# I just found an old stove



## renegade (Nov 26, 2013)

I found and olde stove today,that was brought into our "swap shed" here at our local transfer station, i fell in love with this right away,i took a pic and brought to my jotul dealer,he has no idea who makes it ,and i can't find any info anywhere either.So here i am,anyone able to help? no markings anywhere just a number 6103-4….here is a pic of it…it has a cook top surface,green porcelan finish..please help! thank you.


----------



## eclecticcottage (Nov 26, 2013)

Looks European to me and I would have snagged it in a split second too!  Lovely find.

Edit: did a quick google search of "stove" and that model number and found this: http://westernmass.craigslist.org/hsh/4206299176.html

So, I guess it's a Lange.  The info on Hearth: https://www.hearth.com/talk/wiki/lange-stoves/


----------



## Sprinter (Nov 26, 2013)

It's a model made by Lange.  Here's a short thread on that make.  Maybe that's a start for you.

https://www.hearth.com/talk/threads/l-lange-wood-stove.69031/


----------



## renegade (Nov 27, 2013)

eclecticcottage said:


> Looks European to me and I would have snagged it in a split second too!  Lovely find.
> 
> Edit: did a quick google search of "stove" and that model number and found this: http://westernmass.craigslist.org/hsh/4206299176.html
> 
> So, I guess it's a Lange.  The info on Hearth: https://www.hearth.com/talk/wiki/lange-stoves/


OMG  thanks a ton!, i can't believe you found a pic!! these forums are unbelievable!
It is so nice to see people interested in stoves! you have blown my mind THANK YOU TONS! HAPPY THANKS GIVING TO YOU!


----------



## renegade (Nov 27, 2013)

Sprinter said:


> It's a model made by Lange.  Here's a short thread on that make.  Maybe that's a start for you.
> 
> https://www.hearth.com/talk/threads/l-lange-wood-stove.69031/


I am blown away by the help you guys gave me!!…i always help people, when i can,and now it came back to me!! i have no idea how you found this info!!
my lucky day thank you so much! happy thanks giving!


----------



## renegade (Nov 27, 2013)

eclecticcottage said:


> Looks European to me and I would have snagged it in a split second too!  Lovely find.
> 
> Edit: did a quick google search of "stove" and that model number and found this: http://westernmass.craigslist.org/hsh/4206299176.html
> 
> So, I guess it's a Lange.  The info on Hearth: https://www.hearth.com/talk/wiki/lange-stoves/


CAN'T STOP SMILING!!


----------



## begreen (Nov 27, 2013)

I can understand that.

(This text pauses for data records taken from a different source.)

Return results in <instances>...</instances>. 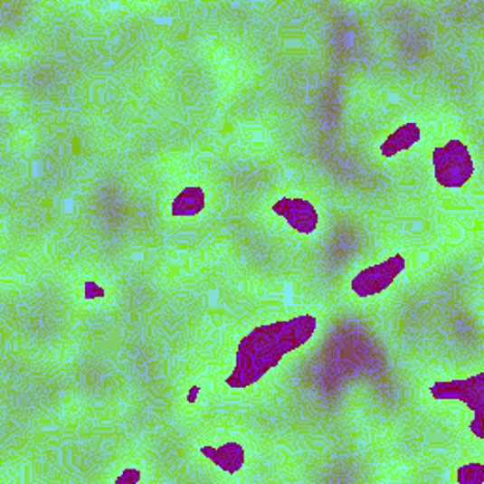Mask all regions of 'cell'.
<instances>
[{
  "label": "cell",
  "mask_w": 484,
  "mask_h": 484,
  "mask_svg": "<svg viewBox=\"0 0 484 484\" xmlns=\"http://www.w3.org/2000/svg\"><path fill=\"white\" fill-rule=\"evenodd\" d=\"M402 269H403V261H399V258L388 260L381 265H375L367 270H362L360 275L354 279L352 288L357 296H362V298L375 296V293L383 291Z\"/></svg>",
  "instance_id": "obj_2"
},
{
  "label": "cell",
  "mask_w": 484,
  "mask_h": 484,
  "mask_svg": "<svg viewBox=\"0 0 484 484\" xmlns=\"http://www.w3.org/2000/svg\"><path fill=\"white\" fill-rule=\"evenodd\" d=\"M203 194L197 187H187L185 192H182L175 203H173V213L176 216H192L197 214L203 208Z\"/></svg>",
  "instance_id": "obj_4"
},
{
  "label": "cell",
  "mask_w": 484,
  "mask_h": 484,
  "mask_svg": "<svg viewBox=\"0 0 484 484\" xmlns=\"http://www.w3.org/2000/svg\"><path fill=\"white\" fill-rule=\"evenodd\" d=\"M275 213L301 233H310L318 222L317 210L305 199H282L275 206Z\"/></svg>",
  "instance_id": "obj_3"
},
{
  "label": "cell",
  "mask_w": 484,
  "mask_h": 484,
  "mask_svg": "<svg viewBox=\"0 0 484 484\" xmlns=\"http://www.w3.org/2000/svg\"><path fill=\"white\" fill-rule=\"evenodd\" d=\"M416 138H418V131L414 125H405V128H402L395 135H392V138H388L383 150L386 156L397 154L399 150H405L409 148V146H413Z\"/></svg>",
  "instance_id": "obj_5"
},
{
  "label": "cell",
  "mask_w": 484,
  "mask_h": 484,
  "mask_svg": "<svg viewBox=\"0 0 484 484\" xmlns=\"http://www.w3.org/2000/svg\"><path fill=\"white\" fill-rule=\"evenodd\" d=\"M435 165L437 180L449 187L461 185L471 176V157L461 144H449L441 150L435 156Z\"/></svg>",
  "instance_id": "obj_1"
}]
</instances>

Lange made super stoves. You found a good one.


----------



## valley ranch (Nov 28, 2013)

That looks like a nice find. 

Richard


----------



## renegade (Nov 29, 2013)

begreen said:


> I can understand that. Lange made super stoves. You found a good one.

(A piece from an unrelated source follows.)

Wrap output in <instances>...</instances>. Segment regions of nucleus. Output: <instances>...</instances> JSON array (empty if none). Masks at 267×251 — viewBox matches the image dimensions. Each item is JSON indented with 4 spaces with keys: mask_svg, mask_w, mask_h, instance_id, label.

Yes, i seem to have an eye for cool things, once i read the info on this stove,i brought it in from the garage and set it in the family room next to my jotul….i think I'm going to name it.
p.s.  i love that quote from Russell.


----------



## renegade (Nov 29, 2013)

valley ranch said:


> That looks like a nice find.
> 
> Richard


ya know, its odd how happy that stove makes me,even if i don't use it,it's mine till i die.
If i build a detached garage i would put it out there,thanks for the nice words!


----------